The study, "MEGA Industrial Policy: An Analysis of the Proposed Michigan Economic Growth Authority," is part of their legacy, as is its prescient warnings about MEGA:

It allows a small political board to grant an unlimited total amount of Single Business Tax credits to large firms based on very subjective criteria. It is hard to imagine a program more open to abuse.

Abuse there has been; although due to a growing lack of transparency at the Michigan Economic Development Corp., we cannot (yet) quantify just how much. That Richard Short with his questionable background could have slipped through the system suggests a lack of due diligence that exceeds even our worst fears. And then there are questionable deals that may have violated the plain language of the law, such as the original Waldenbooks award.

Also foreseen by Overton and Wing was the way politicians would manipulate the program for their own advantage:

While net new jobs are dubious, MEGA is certain to create excellent photo opportunities for the Governor and other state officials at ground-breaking ceremonies for the new "job creating" projects.

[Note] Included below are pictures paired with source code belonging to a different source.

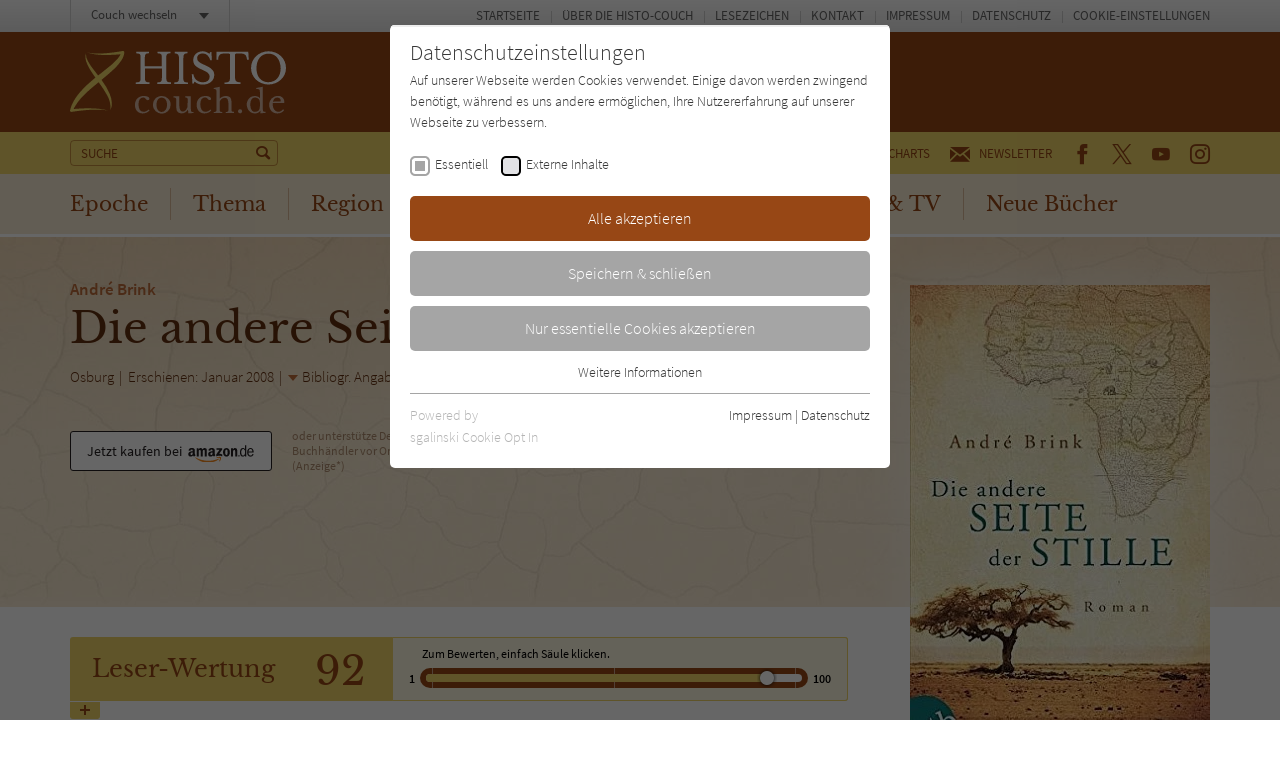

--- FILE ---
content_type: image/svg+xml
request_url: https://www.histo-couch.de/typo3conf/ext/zs_frontend/Resources/frontend-ui/dist/images/rating-title-histo.svg
body_size: 454
content:
<svg xmlns="http://www.w3.org/2000/svg" width="49.01" height="55" viewBox="0 0 49.01 55"><defs><clipPath id="a"><path fill="none" d="M0 0h49.01v55H0z"/></clipPath></defs><g fill="#f4cc50" clip-path="url(#a)"><path d="M15.55 1.32a33.88 33.88 0 0 0 8 1c2.67.07 5.35 0 8-.23s5.32-.47 8-.82S44.81.5 47.4 0A1.38 1.38 0 0 1 49 1.12a1.7 1.7 0 0 1 0 .39v.11a15.06 15.06 0 0 1-1.43 4.73 26.1 26.1 0 0 1-2.54 4q-1.43 1.86-3 3.55a81.526 81.526 0 0 1-3.25 3.2q-3.31 3.15-6.78 5.95l-6.86 5.63c-2.29 1.84-4.55 3.7-6.72 5.63s-4.34 3.85-6.33 5.92c-4 4.11-7.61 8.61-9.7 13.9l-1.34-1.57c2.82-.3 5.6-.5 8.4-.64s5.6-.22 8.4-.18 5.6.17 8.39.46a45 45 0 0 1 8.21 1.61 44.12 44.12 0 0 0-8.27-.81c-2.76-.07-5.53 0-8.3.17s-5.52.41-8.27.72-5.5.69-8.2 1.14A1.18 1.18 0 0 1 0 54a1.11 1.11 0 0 1 0-.48v-.11a32.29 32.29 0 0 1 3.48-8.6 49.29 49.29 0 0 1 5.42-7.49 85.11 85.11 0 0 1 6.32-6.56c2.22-2.05 4.5-4 6.79-5.91 4.63-3.77 9.33-7.36 13.82-11q1.68-1.39 3.25-2.86c1.05-.95 2.07-1.94 3-3a24.84 24.84 0 0 0 2.53-3.25 12 12 0 0 0 1.63-3.57l1.58 1.6c-2.73.33-5.41.57-8.13.71s-5.42.23-8.14.21a78.65 78.65 0 0 1-8.12-.5 32.46 32.46 0 0 1-7.9-1.86"/><path d="M14.29 2.55a13.29 13.29 0 0 0 1.88 6.64A51 51 0 0 0 20 15c2.8 3.76 5.81 7.45 8.62 11.35A58.83 58.83 0 0 1 35.87 39a25 25 0 0 1 1.72 7.22 14.73 14.73 0 0 1-1.2 7.21c.69-4.81-.81-9.29-2.89-13.37a99.1 99.1 0 0 0-7.6-11.76c-2.74-3.85-5.62-7.68-8.08-11.88a36.22 36.22 0 0 1-3.14-6.63 16.19 16.19 0 0 1-.78-3.64 9.37 9.37 0 0 1 .39-3.64"/></g></svg>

However, the full extent of this self-serving politicization may have even shocked the men who predicted it. Former Gov. John Engler and Gov. Granholm both arranged countless press conferences announcing new jobs that allegedly would be created by the latest batch of MEGA recipients. One experienced Lansing journalist recently opined that such events appear to be the sum total of the current administration's efforts to right Michigan's broken economy.

It's been a forlorn effort, because the number of MEGA deals also appears to be positively correlated with Michigan's unemployment rate, as we noted in a previous post: As the unemployment rate rises so too does the rate at which the political class seems to hand out MEGA's selective tax breaks and subsidies.

State officials may view dealing in such favors as the only way they can generate news stories containing the word "jobs" in the same paragraph with their names. An occasional embarrassing misstep is one price they pay for substituting this favor mill for doing the real work of reforming Michigan's dismal tax, regulatory and labor law climates. A 14.3 percent unemployment rate, falling population and dwindling hope are the price the rest of us pay.